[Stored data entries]
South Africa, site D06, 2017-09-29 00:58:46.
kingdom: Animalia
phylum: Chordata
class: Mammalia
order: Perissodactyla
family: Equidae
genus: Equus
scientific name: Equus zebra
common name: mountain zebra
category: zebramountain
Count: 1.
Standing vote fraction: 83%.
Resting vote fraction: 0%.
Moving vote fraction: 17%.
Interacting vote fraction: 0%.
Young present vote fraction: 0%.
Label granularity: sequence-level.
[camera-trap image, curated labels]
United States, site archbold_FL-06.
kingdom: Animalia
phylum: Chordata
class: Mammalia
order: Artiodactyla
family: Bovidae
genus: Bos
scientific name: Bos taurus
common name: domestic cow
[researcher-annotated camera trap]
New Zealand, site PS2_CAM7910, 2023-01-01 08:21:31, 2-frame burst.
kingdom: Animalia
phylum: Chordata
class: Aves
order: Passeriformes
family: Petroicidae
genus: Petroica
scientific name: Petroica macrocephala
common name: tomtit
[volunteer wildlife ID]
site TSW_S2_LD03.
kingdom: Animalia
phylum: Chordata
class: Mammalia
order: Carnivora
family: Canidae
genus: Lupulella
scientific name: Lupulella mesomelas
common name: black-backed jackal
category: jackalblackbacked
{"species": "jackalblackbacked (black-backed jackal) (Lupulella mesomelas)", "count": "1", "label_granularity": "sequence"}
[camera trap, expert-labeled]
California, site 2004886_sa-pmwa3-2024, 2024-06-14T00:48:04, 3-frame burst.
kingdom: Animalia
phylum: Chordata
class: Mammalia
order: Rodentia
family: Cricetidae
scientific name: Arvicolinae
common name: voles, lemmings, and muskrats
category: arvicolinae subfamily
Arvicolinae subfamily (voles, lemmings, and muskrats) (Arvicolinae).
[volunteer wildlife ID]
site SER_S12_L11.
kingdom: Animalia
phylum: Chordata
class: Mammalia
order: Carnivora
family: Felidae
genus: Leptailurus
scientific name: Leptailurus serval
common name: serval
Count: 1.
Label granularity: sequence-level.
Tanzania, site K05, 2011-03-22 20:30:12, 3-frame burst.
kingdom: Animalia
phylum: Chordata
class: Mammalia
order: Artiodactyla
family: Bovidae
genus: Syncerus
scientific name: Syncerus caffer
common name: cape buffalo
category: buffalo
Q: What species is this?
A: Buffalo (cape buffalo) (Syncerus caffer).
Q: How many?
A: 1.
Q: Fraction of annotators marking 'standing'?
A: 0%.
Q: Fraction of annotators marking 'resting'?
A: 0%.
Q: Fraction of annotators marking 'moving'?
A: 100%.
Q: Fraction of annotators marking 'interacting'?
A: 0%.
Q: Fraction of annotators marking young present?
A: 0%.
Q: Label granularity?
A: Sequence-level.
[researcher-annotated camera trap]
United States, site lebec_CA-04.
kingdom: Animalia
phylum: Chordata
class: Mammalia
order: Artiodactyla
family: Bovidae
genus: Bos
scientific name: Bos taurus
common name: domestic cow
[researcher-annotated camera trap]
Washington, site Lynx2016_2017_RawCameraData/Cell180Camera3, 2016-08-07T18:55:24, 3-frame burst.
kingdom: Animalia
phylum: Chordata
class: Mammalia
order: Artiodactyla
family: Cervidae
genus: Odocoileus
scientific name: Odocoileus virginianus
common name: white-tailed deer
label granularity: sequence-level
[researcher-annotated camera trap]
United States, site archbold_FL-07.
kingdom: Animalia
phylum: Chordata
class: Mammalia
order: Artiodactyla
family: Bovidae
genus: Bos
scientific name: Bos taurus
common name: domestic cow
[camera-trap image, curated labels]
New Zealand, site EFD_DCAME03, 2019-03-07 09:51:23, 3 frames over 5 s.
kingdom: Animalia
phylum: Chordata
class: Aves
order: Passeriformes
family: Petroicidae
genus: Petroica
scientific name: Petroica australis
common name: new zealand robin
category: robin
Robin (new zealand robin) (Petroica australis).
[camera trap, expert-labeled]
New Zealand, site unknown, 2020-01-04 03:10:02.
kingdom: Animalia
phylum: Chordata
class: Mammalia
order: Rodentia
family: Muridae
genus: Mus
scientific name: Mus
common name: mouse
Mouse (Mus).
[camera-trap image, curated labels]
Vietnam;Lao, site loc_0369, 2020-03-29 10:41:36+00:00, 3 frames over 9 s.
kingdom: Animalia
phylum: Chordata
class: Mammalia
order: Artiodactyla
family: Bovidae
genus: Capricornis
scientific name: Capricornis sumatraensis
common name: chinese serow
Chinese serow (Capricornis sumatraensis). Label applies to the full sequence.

Problem - The answer must consist of every line from the entries that holds the string "over".

Solution to the problem -
New Zealand, site EFD_DCAME03, 2019-03-07 09:51:23, 3 frames over 5 s.
Vietnam;Lao, site loc_0369, 2020-03-29 10:41:36+00:00, 3 frames over 9 s.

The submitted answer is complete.